We haven’t even mentioned Long Run, a horse seeking to emulate Kauto Star by regaining his Gold Cup crown.
Jockey Sam Waley-Cohen, an amateur, has suffered a lot of criticism for the way he has ridden the horse in the past but one inevitable fact stands out.
In his life, Long Run has never finished out of the first three. While he may be more of a stayer these days, rather than the electric horse that reeled in Denman and Kauto Star in 2011, he is still a formidable performer.
Winner of the King George at Kempton on Boxing Day, it would be foolish to rule him out given he is taking on a number of inexperienced horses and there could be value in his price.
Add Sir Des Champs, the brilliant victor of the Jewson Novices’ Chase last season, who has found the services of AP McCoy this morning, and The Giant Bolster and we could witness another classic battle in the three and a quarter mile endurance test.
The Gold Cup aside, North Yorkshire interest is focused strongly on the opening JCB Triumph Hurdle (1.30pm).
Norton trainer John Quinn won this race last year with Countrywide Flame, who this week finished third in the Champion Hurdle, and he has a strong hand again with Kashmir Peak and Hidden Justice.
Kashmir Peak was an enormously impressive winner of a juvenile hurdle at Market Rasen on his jumping debut, beating Dont Take Me Alive by nine lengths, and followed up at Doncaster before unseating his rider at Musselburgh at the start of last month.
Quinn says that mishap hasn’t left any effects and, having winning form on the Flat, drying ground will suit him.
That won’t be the case for Hidden Justice, who will go on good to soft but would be seen to better effect with more juice in the turf.
His form would stand up well with the best in the race. He demolished Only Orsenfoolsies, who subsequently won the Victor Ludorum at Haydock, by 15 lengths on debut at Wetherby and was almost as impressive in a five length win over Deepsand at Catterick at the start of February.

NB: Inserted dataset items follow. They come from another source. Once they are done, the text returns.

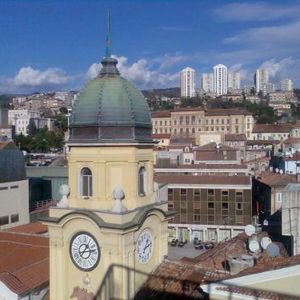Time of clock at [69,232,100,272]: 1:13
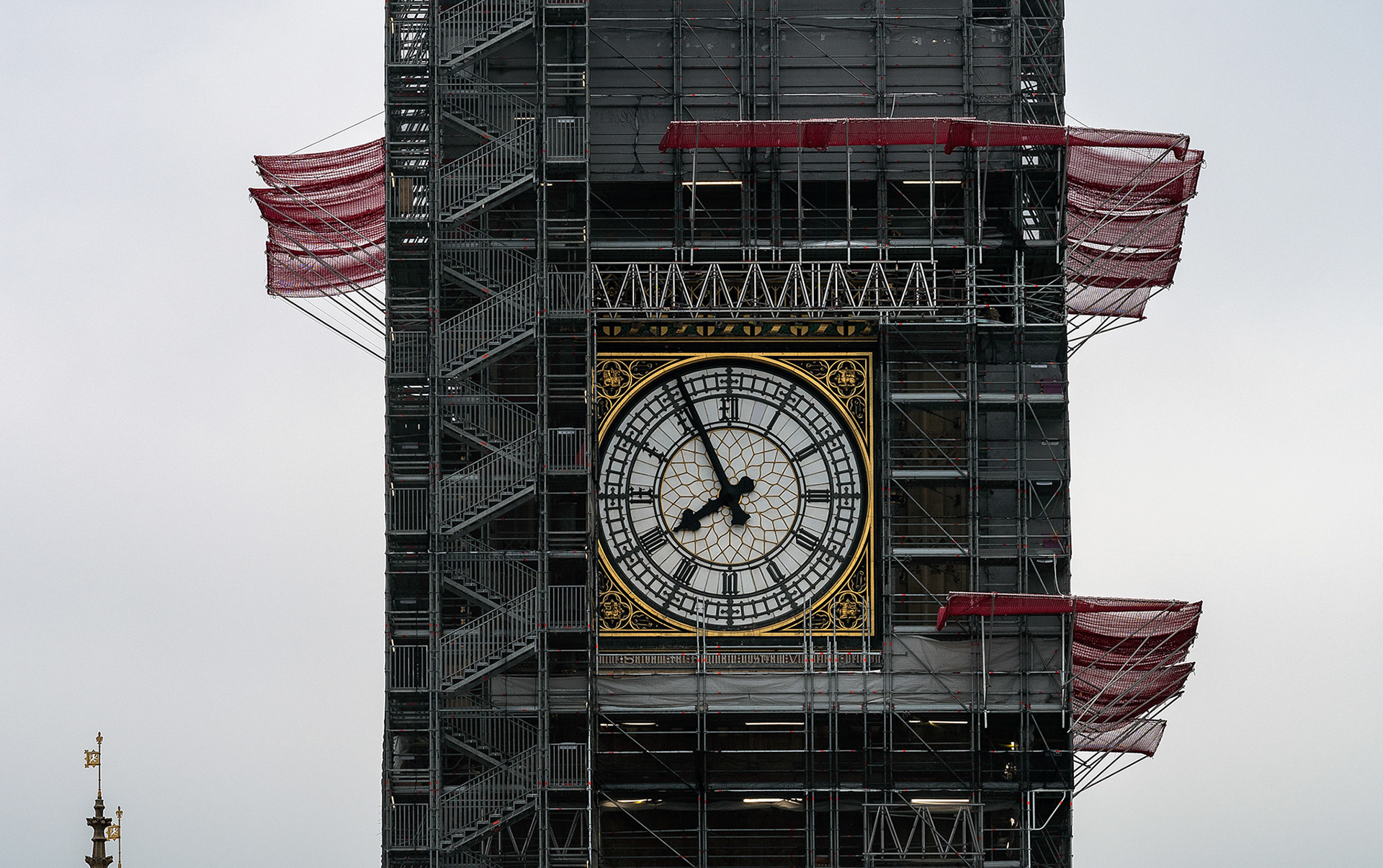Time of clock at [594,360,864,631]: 7:55
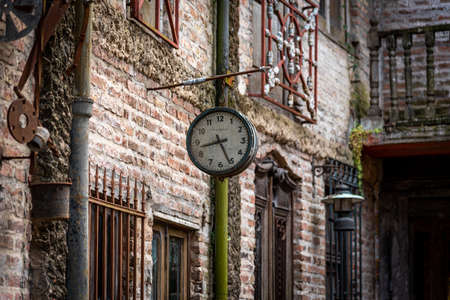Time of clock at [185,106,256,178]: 8:25
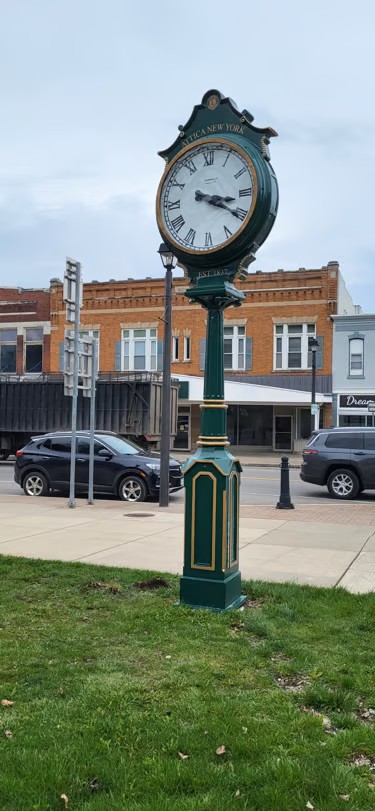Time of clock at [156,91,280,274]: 3:20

But both those victories were on soft or heavy ground and Quinn is in no doubt that he is more effective on a better surface.

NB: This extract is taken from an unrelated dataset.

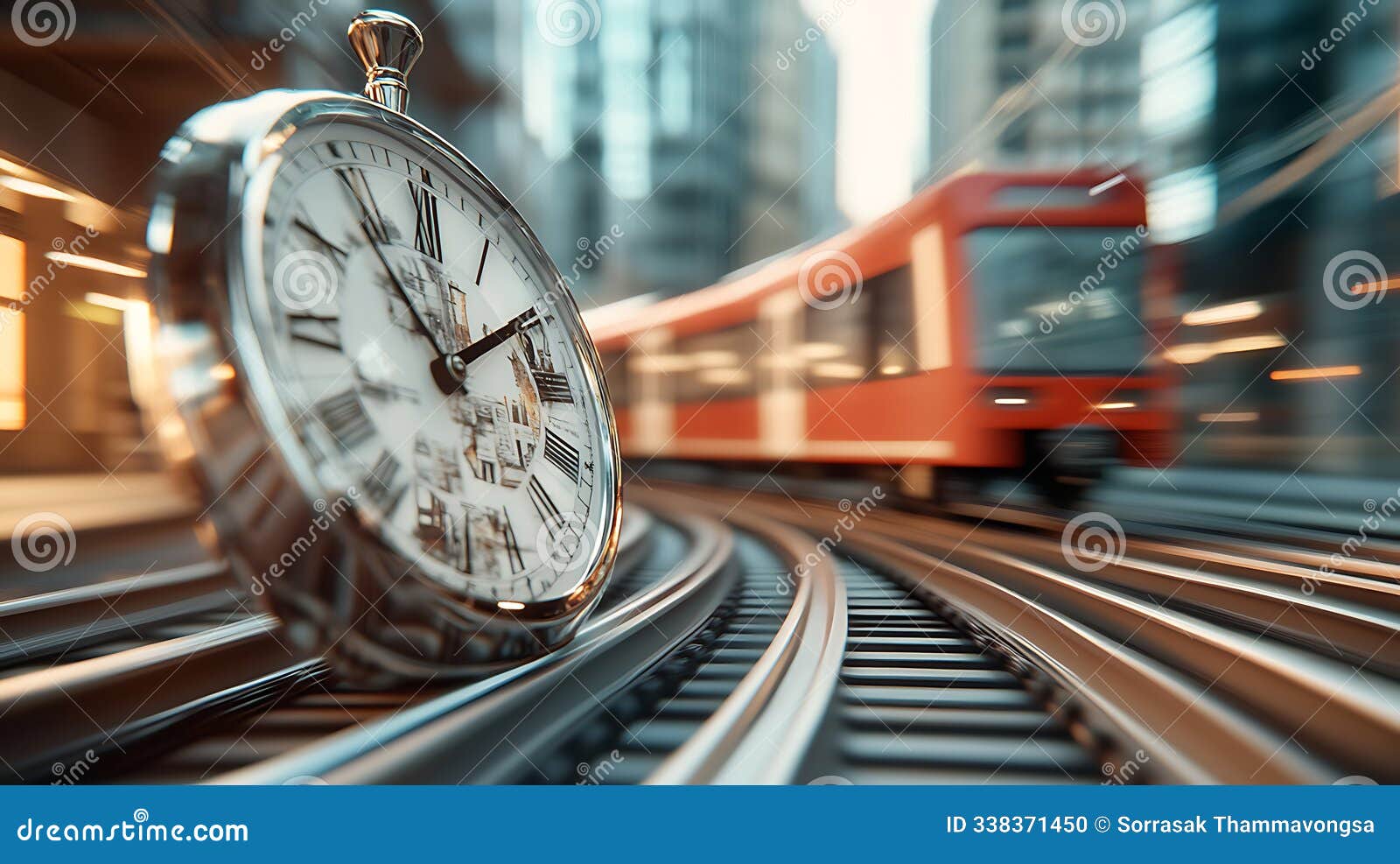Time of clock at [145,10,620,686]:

Will that count against him?
Norton trainer Brian Ellison was bullish about the prospects of Cape Explorer when asked about his chances.
The son of Cape Cross, a 66-1 outsider for the Triumph, will need the rain to stay away, having done his best work on fast ground.
He has not had his conditions yet, but was twice a winner at Leicester on good to firm ground at the past.
They are all looking up to the market leader, Our Conor, who, if you believe the word from Ireland, is a good thing.
The Emerald Isle haven’t enjoyed a Triumph Hurdle winner for 11 years but Our Conor was a runaway winner of the Spring Hurdle and is an exceptional jumper.
If Cape Explorer can’t break Ellison’s Festival duck, then he will be hoping Viva Colonia can do it in the closing Johnny Henderson Grand Annual Handicap Chase (5.15pm).
The eight-year-old has won two chases since joining Ellison from David O’Meara’s Nawton yard and had also been entered in Tuesday’s Arkle, won by Simonsig.
He swerved that race and Ellison has gone on record as believing he has a “massive chance” in the Festival swansong.
Earlier, we will see if Ifandbutwhynot can give Nawton’s David O’Meara a Festival winner to frank his wonderful form on the Flat in the Vincent O’Brien County Hurdle (2.05pm).
In a cavalry charge of 28 runners, the seven-year-old is on the right side of the handicap and has Cheltenham form in the book – having won at the course in November.
Three wins in his last four starts suggests he could be quite progressive.
The apple of Middleham trainer Phil Kirby’s eye, Stopped Out, also goes for glory in the Martin Pipe Conditional Jockeys’ Hurdle (4.40pm).
In a contest as much about jockeyship as about the talent of the horse, Stopped Out is ridden by Lucy Alexander, one of National Hunt racing’s most promising conditionals.